GIVEN EXERCISE :: Return every one of the following items word for word, without any change.
◇ ◇ ◇ ◇ ◇
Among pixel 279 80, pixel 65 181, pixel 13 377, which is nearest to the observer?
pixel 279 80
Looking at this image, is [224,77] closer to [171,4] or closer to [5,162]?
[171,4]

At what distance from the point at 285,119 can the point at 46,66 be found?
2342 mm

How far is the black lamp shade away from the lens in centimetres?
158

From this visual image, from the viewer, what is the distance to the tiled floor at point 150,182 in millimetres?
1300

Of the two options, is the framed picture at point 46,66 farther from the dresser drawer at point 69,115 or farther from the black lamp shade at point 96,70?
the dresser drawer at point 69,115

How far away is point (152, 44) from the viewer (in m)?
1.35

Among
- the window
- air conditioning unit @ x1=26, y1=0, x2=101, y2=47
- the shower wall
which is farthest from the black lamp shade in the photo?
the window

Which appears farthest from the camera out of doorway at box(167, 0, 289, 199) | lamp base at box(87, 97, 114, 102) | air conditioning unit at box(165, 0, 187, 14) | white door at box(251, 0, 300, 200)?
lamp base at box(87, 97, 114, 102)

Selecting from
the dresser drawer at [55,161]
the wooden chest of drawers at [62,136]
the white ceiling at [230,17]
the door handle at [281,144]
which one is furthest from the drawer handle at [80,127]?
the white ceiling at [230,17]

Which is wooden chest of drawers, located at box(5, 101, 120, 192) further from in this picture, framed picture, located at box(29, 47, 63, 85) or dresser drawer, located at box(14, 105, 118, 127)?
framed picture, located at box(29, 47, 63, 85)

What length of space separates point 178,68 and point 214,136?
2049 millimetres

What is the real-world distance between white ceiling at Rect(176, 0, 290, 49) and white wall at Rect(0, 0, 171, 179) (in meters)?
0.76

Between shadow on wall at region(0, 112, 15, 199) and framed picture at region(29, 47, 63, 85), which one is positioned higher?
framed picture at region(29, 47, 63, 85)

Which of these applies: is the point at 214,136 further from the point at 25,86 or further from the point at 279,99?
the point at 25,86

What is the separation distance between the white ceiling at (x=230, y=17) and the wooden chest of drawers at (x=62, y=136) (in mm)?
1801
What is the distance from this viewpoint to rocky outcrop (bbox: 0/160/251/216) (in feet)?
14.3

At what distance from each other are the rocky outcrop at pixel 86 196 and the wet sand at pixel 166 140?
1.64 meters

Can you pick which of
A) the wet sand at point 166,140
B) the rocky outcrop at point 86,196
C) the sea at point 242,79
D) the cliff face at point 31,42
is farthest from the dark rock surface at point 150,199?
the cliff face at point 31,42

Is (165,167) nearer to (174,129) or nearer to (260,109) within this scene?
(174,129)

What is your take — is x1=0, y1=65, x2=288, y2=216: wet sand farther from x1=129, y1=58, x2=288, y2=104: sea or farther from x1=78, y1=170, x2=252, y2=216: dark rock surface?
◇ ◇ ◇ ◇ ◇
EXERCISE SOLUTION ::
Among pixel 279 80, pixel 65 181, pixel 13 377, which is nearest to the observer?
pixel 279 80
Looking at this image, is [224,77] closer to [171,4] or closer to [5,162]?
[171,4]

At what distance from the point at 285,119 can the point at 46,66 be found?
2342 mm

How far is the black lamp shade away from the lens in centimetres?
158

From this visual image, from the viewer, what is the distance to the tiled floor at point 150,182 in millimetres?
1300

Of the two options, is the framed picture at point 46,66 farther from the dresser drawer at point 69,115 or farther from the black lamp shade at point 96,70?
the dresser drawer at point 69,115

How far away is point (152, 44) from the viewer (in m)?
1.35

Among
- the window
- air conditioning unit @ x1=26, y1=0, x2=101, y2=47
- the shower wall
which is farthest from the black lamp shade in the photo?
the window

Which appears farthest from the camera out of doorway at box(167, 0, 289, 199) | lamp base at box(87, 97, 114, 102) | air conditioning unit at box(165, 0, 187, 14) | white door at box(251, 0, 300, 200)?
lamp base at box(87, 97, 114, 102)

Selecting from
the dresser drawer at [55,161]
the wooden chest of drawers at [62,136]
the white ceiling at [230,17]
the door handle at [281,144]
which one is furthest from the drawer handle at [80,127]?
the white ceiling at [230,17]

Which is wooden chest of drawers, located at box(5, 101, 120, 192) further from in this picture, framed picture, located at box(29, 47, 63, 85) or dresser drawer, located at box(14, 105, 118, 127)?
framed picture, located at box(29, 47, 63, 85)

What length of space separates point 178,68 and point 214,136?
2049 millimetres

What is the real-world distance between white ceiling at Rect(176, 0, 290, 49) and white wall at Rect(0, 0, 171, 179) (in meters)?
0.76

Between shadow on wall at region(0, 112, 15, 199) and framed picture at region(29, 47, 63, 85), which one is positioned higher?
framed picture at region(29, 47, 63, 85)

Which of these applies: is the point at 214,136 further from the point at 25,86 or further from the point at 279,99?
the point at 25,86

What is the separation distance between the white ceiling at (x=230, y=17) and the wooden chest of drawers at (x=62, y=136) (in mm)?
1801
What is the distance from this viewpoint to rocky outcrop (bbox: 0/160/251/216) (in feet)?
14.3

At what distance from each other are the rocky outcrop at pixel 86 196 and the wet sand at pixel 166 140?
1.64 meters

Can you pick which of
A) the wet sand at point 166,140
B) the rocky outcrop at point 86,196
C) the sea at point 242,79
D) the cliff face at point 31,42
is farthest from the dark rock surface at point 150,199?
the cliff face at point 31,42

Is (165,167) nearer to (174,129) or nearer to (260,109) within this scene?
(174,129)

What is your take — is x1=0, y1=65, x2=288, y2=216: wet sand farther from x1=129, y1=58, x2=288, y2=104: sea or farther from x1=78, y1=170, x2=252, y2=216: dark rock surface?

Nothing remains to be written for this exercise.